Les États-Unis reviennent au multilatéralisme en réintégrant l’OMC. Ils ne renoncent pas à réformer les règles du commerce international, qu’ils jugent trop favorables à la Chine. Mais cette réforme pourra être décidée collectivement. Chaque pays devrait pouvoir protéger ses choix en matière salariale, sociale, environnementale.

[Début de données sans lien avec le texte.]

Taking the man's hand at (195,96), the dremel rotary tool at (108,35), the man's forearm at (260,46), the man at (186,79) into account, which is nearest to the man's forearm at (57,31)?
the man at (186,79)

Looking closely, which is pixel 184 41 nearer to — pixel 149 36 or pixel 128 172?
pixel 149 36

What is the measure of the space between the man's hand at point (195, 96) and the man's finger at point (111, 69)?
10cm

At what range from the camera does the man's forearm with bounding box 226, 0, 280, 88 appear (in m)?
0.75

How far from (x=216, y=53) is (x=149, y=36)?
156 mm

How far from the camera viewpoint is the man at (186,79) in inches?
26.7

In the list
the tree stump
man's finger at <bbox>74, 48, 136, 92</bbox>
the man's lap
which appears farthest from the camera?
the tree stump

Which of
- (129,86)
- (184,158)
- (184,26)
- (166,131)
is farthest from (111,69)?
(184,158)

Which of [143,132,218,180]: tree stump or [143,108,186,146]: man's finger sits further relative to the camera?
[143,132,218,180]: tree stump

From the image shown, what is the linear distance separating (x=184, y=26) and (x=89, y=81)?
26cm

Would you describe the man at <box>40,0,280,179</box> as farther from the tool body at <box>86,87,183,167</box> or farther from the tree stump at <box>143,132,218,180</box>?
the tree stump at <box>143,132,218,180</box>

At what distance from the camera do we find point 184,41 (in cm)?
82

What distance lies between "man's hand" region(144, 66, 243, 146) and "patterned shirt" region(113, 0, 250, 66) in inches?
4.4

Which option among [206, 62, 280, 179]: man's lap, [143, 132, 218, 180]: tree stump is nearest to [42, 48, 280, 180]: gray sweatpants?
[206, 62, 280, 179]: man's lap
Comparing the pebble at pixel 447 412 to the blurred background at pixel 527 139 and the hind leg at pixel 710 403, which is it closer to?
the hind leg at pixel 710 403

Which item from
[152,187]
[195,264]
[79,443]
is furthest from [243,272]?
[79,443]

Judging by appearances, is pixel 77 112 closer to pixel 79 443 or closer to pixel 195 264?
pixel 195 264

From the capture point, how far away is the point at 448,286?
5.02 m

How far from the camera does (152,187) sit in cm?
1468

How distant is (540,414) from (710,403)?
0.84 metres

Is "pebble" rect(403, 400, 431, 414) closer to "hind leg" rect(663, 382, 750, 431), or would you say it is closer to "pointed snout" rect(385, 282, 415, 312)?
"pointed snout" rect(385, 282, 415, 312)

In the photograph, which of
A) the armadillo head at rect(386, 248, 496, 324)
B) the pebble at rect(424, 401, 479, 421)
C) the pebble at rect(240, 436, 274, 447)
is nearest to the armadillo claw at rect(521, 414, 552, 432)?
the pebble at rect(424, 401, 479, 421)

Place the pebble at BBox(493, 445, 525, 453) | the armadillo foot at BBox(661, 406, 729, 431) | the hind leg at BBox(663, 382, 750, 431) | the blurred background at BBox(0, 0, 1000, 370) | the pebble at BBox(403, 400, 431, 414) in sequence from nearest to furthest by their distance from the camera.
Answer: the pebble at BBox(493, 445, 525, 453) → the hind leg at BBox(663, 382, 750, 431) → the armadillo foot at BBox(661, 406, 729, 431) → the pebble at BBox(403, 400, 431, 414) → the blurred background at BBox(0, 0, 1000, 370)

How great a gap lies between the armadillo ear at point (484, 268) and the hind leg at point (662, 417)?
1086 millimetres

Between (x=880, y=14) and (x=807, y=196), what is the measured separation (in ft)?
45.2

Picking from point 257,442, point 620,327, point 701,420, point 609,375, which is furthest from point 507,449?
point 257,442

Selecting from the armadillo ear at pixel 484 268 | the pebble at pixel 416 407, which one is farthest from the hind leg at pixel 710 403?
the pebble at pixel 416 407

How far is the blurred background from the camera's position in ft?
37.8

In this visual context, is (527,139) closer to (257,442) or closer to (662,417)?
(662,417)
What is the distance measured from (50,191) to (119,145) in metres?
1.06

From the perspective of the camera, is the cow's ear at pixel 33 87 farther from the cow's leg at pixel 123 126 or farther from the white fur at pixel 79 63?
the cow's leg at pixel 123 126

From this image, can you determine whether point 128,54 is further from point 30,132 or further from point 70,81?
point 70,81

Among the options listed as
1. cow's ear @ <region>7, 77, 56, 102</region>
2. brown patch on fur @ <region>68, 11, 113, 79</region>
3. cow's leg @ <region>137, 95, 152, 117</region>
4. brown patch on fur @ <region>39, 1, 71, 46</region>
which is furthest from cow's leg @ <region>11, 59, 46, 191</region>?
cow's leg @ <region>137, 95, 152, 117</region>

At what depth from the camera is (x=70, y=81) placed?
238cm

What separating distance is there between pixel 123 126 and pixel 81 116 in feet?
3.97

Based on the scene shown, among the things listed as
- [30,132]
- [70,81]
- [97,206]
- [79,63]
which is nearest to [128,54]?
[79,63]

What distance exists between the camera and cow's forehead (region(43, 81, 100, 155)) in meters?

Hausse des impôts sur les plus riches
Naguère, l’objectif était la baisse des impôts, censés nuire au dynamisme économique. Elle était impulsée par la concurrence fiscale entre les pays, par l’optimisation fiscale permise par les paradis fiscaux. Ainsi, les grandes entreprises et les plus riches ont pu s’enrichir tandis que les États étaient paupérisés. La course à la baisse des impôts est finie. Les États-Unis vont remonter leur taux de l’impôt sur les sociétés (IS) de 21 à 28 %, le Royaume-Uni de 19 à 25 %. Biden s’est rallié à la lutte pour l’harmonisation fiscale, impulsée par l’OCDE. L’objectif est que toutes les entreprises paient un taux minimal de l’IS (de l’ordre de 21 %). Reste à s’entendre sur la répartition de l’impôt entre les pays producteurs et les pays consommateurs.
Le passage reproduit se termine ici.